Velents.ai, an enterprise AI startup founded by Mohamed Gaber and Abdulaziz Almuhaydib, has raised $1.5 million and unveiled Agent.sa, which it describes as the first fully integrated Arabic-speaking AI employee for companies in the Middle East. The announcement reflects the company’s shift from AI-assisted recruitment into broader AI automation across sales, customer service, and operations. Velents says the product is built to function inside an organization like a human team member rather than a traditional software tool.
Funding Round and Strategic Backing
The $1.5 million round was backed by prominent angel investors, including senior leaders at Google, BCG, and other global firms. Velents says the new capital will support product rollout across Saudi Arabia and Egypt, where the company is already working with private sector clients, universities, and ministries. The company also signaled that it is preparing a follow-on round expected to close in early 2026.

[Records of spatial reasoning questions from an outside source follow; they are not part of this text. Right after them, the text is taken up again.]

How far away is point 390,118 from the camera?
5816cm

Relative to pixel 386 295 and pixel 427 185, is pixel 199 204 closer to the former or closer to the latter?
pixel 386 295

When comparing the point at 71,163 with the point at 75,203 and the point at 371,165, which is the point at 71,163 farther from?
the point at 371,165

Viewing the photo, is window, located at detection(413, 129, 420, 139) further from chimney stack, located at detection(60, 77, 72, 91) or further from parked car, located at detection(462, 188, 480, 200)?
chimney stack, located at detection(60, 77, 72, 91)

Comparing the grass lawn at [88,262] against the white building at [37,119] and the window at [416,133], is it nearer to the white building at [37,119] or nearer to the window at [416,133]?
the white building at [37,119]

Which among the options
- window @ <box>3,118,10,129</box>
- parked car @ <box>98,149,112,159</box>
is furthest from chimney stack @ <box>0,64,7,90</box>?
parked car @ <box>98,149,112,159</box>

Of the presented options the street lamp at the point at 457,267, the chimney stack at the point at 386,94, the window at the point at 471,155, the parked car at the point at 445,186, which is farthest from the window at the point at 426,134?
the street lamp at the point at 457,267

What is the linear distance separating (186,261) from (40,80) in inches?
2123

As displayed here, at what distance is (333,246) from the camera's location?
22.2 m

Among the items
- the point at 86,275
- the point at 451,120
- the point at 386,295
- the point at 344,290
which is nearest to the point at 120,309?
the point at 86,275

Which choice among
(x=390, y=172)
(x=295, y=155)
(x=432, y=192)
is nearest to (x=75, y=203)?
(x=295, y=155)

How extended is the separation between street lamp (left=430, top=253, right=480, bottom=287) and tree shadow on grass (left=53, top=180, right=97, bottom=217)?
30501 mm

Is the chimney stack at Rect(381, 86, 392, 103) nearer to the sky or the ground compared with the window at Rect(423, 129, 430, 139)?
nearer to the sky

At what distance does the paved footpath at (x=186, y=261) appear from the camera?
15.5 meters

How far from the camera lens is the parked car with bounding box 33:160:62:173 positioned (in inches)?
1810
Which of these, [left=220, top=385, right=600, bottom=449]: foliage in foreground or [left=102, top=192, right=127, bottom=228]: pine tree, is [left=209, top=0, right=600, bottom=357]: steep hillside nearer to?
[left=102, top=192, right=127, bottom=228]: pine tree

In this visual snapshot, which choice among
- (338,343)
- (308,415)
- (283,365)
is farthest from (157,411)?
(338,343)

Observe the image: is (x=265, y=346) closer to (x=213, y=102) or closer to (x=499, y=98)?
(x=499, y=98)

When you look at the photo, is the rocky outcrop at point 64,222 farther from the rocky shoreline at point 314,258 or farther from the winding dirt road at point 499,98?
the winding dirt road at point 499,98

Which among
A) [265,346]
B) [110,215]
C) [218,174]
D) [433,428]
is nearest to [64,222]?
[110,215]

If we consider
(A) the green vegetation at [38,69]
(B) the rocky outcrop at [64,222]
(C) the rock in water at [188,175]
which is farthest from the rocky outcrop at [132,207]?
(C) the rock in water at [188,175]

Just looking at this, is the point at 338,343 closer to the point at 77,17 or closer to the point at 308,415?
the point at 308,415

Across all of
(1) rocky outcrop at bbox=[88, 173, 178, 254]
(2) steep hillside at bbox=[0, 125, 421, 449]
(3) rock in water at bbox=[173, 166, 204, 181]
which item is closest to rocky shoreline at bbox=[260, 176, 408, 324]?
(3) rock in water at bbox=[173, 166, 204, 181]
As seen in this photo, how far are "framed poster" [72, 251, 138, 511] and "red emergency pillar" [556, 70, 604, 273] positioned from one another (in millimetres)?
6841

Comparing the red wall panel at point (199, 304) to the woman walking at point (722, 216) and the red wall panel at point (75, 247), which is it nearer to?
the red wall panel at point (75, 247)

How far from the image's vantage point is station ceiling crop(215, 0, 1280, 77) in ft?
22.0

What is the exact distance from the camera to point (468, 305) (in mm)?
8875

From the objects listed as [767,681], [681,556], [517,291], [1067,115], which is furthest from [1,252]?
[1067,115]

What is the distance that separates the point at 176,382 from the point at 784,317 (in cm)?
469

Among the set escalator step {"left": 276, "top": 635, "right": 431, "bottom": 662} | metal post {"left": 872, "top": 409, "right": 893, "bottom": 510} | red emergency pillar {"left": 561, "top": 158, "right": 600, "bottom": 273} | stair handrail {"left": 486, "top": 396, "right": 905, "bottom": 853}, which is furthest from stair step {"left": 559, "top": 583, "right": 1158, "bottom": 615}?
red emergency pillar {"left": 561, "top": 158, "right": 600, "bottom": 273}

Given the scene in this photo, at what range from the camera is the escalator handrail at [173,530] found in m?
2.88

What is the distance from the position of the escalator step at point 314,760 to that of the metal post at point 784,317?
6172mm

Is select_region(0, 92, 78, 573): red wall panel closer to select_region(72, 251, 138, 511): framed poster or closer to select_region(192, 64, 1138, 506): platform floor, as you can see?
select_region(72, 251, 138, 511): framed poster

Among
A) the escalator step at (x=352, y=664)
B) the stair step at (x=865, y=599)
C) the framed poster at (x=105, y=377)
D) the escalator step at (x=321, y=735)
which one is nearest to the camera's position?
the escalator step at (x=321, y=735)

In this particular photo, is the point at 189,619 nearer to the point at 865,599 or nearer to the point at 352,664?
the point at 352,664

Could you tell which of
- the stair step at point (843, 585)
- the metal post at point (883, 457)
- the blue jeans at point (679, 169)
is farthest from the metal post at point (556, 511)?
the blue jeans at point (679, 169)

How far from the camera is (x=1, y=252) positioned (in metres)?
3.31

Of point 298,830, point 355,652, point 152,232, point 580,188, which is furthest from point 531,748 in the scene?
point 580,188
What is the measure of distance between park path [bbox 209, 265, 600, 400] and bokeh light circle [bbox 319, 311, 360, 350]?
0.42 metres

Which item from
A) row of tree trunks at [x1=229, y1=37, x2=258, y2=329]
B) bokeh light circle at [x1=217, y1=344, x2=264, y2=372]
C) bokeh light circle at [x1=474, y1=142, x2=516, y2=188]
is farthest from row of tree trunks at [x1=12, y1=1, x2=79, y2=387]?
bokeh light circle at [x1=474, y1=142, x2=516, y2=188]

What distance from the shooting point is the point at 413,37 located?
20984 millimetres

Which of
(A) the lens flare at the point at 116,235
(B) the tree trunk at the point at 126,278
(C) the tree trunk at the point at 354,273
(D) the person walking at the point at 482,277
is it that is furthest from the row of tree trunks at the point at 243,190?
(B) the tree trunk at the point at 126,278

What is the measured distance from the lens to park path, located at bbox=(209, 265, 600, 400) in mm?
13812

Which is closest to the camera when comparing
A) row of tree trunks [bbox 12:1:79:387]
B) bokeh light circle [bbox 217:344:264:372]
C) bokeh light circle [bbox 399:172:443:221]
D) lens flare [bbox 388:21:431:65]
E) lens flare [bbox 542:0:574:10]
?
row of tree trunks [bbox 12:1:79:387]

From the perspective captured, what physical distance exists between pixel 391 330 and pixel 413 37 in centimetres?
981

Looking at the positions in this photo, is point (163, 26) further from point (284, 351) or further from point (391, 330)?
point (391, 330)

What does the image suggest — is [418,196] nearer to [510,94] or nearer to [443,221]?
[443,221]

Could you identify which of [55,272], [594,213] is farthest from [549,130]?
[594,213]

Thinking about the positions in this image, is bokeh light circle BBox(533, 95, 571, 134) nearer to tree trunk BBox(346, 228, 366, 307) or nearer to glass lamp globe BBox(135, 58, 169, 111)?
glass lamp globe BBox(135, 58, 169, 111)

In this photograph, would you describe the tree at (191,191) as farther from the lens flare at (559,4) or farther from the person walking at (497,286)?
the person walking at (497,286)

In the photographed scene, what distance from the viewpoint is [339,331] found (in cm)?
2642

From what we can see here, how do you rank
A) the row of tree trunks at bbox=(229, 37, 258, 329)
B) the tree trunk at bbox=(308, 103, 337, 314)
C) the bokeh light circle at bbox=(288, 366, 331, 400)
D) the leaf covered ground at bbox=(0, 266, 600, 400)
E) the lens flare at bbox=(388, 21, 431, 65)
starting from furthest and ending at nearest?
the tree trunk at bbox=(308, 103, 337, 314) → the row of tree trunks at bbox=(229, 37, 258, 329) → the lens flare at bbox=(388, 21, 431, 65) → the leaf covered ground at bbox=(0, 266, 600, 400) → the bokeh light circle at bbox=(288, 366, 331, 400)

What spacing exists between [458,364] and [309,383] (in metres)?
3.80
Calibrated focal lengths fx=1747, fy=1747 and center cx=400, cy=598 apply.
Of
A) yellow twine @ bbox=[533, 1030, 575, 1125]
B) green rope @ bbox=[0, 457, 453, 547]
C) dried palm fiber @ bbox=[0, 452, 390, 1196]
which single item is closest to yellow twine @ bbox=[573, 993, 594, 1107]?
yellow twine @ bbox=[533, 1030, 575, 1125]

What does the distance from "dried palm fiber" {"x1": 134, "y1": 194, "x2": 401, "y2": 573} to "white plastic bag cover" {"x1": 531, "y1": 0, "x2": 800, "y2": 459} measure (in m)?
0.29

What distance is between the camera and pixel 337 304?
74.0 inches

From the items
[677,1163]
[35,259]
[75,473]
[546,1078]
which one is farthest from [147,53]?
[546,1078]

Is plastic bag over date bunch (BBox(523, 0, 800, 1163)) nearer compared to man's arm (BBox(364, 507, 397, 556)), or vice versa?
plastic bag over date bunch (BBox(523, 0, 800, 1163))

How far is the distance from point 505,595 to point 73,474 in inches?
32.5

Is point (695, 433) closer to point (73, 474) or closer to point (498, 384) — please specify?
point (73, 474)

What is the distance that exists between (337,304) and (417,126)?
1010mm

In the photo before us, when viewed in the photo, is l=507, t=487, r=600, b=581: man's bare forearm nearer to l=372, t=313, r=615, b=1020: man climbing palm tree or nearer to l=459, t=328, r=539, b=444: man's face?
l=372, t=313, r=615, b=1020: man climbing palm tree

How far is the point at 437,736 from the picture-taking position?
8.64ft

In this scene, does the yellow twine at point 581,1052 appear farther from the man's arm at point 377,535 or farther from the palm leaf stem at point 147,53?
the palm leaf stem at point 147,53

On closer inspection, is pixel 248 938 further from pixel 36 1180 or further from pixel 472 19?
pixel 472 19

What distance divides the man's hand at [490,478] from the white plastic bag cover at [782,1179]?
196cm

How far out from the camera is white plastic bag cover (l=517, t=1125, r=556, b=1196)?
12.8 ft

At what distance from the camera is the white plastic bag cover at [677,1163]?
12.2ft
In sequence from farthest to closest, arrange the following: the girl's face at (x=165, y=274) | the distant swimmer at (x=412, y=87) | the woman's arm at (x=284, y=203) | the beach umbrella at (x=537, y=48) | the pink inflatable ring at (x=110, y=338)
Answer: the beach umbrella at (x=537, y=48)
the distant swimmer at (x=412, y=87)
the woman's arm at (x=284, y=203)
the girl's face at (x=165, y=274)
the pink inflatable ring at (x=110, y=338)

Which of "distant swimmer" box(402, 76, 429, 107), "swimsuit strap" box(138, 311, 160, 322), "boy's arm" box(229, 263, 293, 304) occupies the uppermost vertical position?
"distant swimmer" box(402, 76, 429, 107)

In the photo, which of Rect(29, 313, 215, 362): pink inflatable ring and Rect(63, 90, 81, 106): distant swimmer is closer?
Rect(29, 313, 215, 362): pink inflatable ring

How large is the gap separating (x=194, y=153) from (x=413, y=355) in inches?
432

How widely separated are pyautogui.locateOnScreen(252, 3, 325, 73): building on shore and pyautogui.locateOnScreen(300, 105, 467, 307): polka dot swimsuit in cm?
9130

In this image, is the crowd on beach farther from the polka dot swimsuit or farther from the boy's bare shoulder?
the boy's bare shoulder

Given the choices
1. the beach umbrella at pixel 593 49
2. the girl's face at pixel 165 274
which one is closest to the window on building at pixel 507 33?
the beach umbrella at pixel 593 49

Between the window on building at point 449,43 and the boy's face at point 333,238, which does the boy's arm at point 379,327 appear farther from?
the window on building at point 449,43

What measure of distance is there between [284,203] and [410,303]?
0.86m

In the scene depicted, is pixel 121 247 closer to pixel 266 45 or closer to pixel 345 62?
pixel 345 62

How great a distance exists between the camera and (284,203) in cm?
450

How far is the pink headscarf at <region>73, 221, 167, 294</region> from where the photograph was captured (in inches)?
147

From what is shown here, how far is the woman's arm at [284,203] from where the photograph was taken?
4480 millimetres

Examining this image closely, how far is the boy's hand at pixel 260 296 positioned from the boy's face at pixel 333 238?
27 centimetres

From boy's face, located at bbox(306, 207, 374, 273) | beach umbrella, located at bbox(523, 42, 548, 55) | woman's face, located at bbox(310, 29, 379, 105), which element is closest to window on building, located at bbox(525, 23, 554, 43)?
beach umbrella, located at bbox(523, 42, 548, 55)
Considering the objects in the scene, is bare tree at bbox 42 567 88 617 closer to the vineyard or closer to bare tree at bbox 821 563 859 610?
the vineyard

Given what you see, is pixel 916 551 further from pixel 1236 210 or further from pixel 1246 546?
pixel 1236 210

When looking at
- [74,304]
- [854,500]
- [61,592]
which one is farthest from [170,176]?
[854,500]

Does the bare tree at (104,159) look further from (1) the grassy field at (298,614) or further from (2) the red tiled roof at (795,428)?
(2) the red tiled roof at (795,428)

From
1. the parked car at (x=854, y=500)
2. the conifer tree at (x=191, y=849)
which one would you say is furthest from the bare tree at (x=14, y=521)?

From Hiring Tools to Enterprise AI Infrastructure
Velents launched as a recruitment-focused platform and initially built AI-powered smart interview tools to help companies evaluate talent. In 2023, the company repositioned itself around a broader mission, aiming to help organizations attract, engage, and support talent through end-to-end digital agents. That pivot accelerated adoption, and the company reports rapid growth after deploying agents in functions such as customer service, sales, and quality assurance across Egypt and Saudi Arabia.
Agent.sa as an Arabic-Speaking Digital Employee
Agent.sa is positioned by Velents as a fully autonomous AI employee that speaks Arabic natively, understands regional dialects, and can function alongside human teams. The company argues that artificial intelligence in the region is now moving beyond support tooling and into roles historically performed by staff. “We’re delivering a real digital employee who works alongside human teams,” said CEO Mohamed Gaber, who added that the goal is to give Arab companies an intelligent worker that understands their language and improves daily productivity.
How Agent.sa Works Inside the Business
According to Velents, Agent.sa can answer phone calls, manage WhatsApp conversations, handle Instagram or Telegram messages, track customer requests, and execute operational tasks. The system can also analyze data, manage order tracking, and generate insights, all in Arabic and without relying on translation layers or complex dashboards. Co-founder and COO Abdulaziz Almuhaydib described the product as an embedded worker that learns and adapts inside each organization in real time, not an off-the-shelf software license.
Industry Applications and Scale Potential
Velents is targeting sectors such as banking, telecom, logistics, and healthcare, where companies face high support volume and regulatory pressure on responsiveness. The company says Agent.sa can run 24 hours a day, handle thousands of simultaneous customer interactions, respond to complaints, process orders, and even close sales. The agent can also coordinate internally with staff through platforms like Slack or Microsoft Teams, effectively acting as an always-available team extension.
Data Sovereignty and Localization
A core differentiator, according to Velents, is full Arabic interaction and localized deployment. In practice, any company can create an AI employee in under five minutes, train it on internal files and policies, and customize its tone of voice, dialect, and communication style. The product integrates with more than 20 systems, including CRM platforms and payment gateways, and runs on a proprietary Arabic-language model that Velents says was trained on millions of texts and conversations, with data stored inside national borders in markets like Saudi Arabia and Egypt.
Velents is betting that the next competitive edge for Middle East companies will not just be AI-enabled processes, but AI-native workers embedded directly into core workflows. By tying language, compliance, and real-time execution into a single agent, the company is positioning Agent.sa less as a chatbot and more as a digital hire. With fresh funding secured and another round already in motion, Velents is moving to scale that vision across the region’s most regulated and customer-facing industries.